Four months after the French arrived, Timbuktu and the regional Mali capital in the north, Gao, have been liberated from the radicals. But the security situation in the northern regions is still fragile. The vast and scarcely populated Sahel has become a launch pad for terrorism in West Africa. On May 23 a Mali-based radical group bombed a French-owned uranium mine and a military camp in neighboring Niger. Various iterations of Al Qaeda-like groups traffic drugs and weapons and kidnap Westerners for ransom.

 Mali, once seen as a model for democracy in West Africa, has become a synonym for a dysfunctional and corrupt state.

“The government did not have the people’s best interest in mind, so the people turned to the religious groups,” Samaké offers. “The old leaders were more interested in serving themselves. If I’m elected president I want to serve my people.”

His first encounter with Mormonism took place in 1985, when he started working for the Ouéléssébougou-Utah Alliance, an charitable organization based in Utah designed to improve health, education, and economic opportunities in Mali.

He met a Mormon couple from Colorado, Jeff and Gretchen Winston. They were so impressed by his work ethic and devotion that they sponsored him to study in US. After finishing his studies, Samaké converted to Mormonism, married, and settled in Utah.

“What I saw in the Mormon faith was a strong sense for community building,” he offers, “As a social entrepreneur, I found strength in my faith. Today my faith will help me become Mali’s next president.”
 
The 44-year-old social entrepreneur has a fair chance. He comes from a well-known political family. His time abroad has caused some voters to frown, but supporters say Samake’s willingness to leave a comfortable life in the US to come home and rebuild his country shows care and mettle.

When elected mayor Samaké quickly set out to transform Ouéléssébougou, transforming it from one of the most mismanaged and politically corrupt villages in Mali to one of relative social reform.

His charity, a $500,000-a-year foundation called “Empower Mali,” brought education programs, health improvements and even solar energy panels to Ouéléssébougou.

The charity also gave him national recognition – a reputation as a doer.

“When others talk about politics, I act,” Samaké says.

Will a can-do reputation make up for a lack of a broader political base?

Samake isn't concerned, and prefers to just plow ahead: “Mali now has the opportunity to change the old leadership, [that is] stalled by corruption, and [together we can] show the world that Mali is a secular nation that embraces all religions,” adding, “And what better way to do that than by electing a Mormon?”

Whether elections scheduled for July will even come off on time, is unclear. Bamako is in a state of post-coup, post-military intervention political confusion. Preparations for the vote are way behind schedule. Western governments are keen to see elections happen on time, but diplomats doubt they can be held on time. The election date has already been pushed forward once.
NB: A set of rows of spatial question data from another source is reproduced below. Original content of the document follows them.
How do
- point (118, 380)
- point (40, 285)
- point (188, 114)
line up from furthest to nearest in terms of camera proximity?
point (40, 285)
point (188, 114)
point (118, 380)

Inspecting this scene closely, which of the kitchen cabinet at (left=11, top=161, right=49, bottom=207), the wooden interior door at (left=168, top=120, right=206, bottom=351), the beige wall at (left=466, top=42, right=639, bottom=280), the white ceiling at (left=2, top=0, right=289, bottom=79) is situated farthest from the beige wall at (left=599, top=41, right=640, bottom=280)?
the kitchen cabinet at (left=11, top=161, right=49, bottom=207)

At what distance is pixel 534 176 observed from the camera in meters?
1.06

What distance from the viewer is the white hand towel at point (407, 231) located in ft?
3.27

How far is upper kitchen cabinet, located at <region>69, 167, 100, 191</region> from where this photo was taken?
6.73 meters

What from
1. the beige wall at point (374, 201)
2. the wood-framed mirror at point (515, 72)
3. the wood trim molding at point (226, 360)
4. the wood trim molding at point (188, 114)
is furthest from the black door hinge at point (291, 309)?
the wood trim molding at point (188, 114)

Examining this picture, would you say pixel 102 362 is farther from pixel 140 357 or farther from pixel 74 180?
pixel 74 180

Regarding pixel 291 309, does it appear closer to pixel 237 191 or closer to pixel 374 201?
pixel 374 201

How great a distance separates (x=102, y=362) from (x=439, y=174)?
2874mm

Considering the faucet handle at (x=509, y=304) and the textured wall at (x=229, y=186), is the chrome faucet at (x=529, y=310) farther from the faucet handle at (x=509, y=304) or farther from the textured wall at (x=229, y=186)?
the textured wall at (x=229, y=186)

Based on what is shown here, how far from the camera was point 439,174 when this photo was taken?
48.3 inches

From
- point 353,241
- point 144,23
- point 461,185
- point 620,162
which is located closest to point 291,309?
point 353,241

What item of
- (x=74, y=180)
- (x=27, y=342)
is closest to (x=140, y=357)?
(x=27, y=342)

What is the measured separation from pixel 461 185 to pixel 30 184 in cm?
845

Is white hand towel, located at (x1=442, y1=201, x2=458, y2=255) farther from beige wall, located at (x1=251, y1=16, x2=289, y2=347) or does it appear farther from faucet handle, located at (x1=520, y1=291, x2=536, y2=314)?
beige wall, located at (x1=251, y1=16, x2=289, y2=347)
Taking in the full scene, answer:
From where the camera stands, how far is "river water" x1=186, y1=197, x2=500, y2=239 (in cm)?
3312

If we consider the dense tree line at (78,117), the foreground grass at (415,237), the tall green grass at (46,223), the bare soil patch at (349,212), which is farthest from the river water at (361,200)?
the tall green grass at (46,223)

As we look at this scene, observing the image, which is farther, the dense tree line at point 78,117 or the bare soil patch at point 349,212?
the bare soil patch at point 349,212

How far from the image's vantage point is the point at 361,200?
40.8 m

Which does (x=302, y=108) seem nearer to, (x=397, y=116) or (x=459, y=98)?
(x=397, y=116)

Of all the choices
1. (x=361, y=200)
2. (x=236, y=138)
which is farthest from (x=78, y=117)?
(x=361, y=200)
The United Nations, which has just authorized a peacekeeping mission of 12,600 African troops, wants a partner in place when they arrive beginning of July. Yet half a million people from the north are still displaced in the south, or in neighboring countries.

The European Union and the US are tying free and fair elections to a resumption of delivery of some forms of aid, even as suicide attacks and the presence of Islamist cells threatens the fragile peace.

Samaké, like the other presidential candidates, stresses that elections should be held on time. “With no real leadership in place the country cannot move forward. At this point it’s not a question of whether or not every Malian will be able to vote, at this point even an imperfect election is better than no election at all."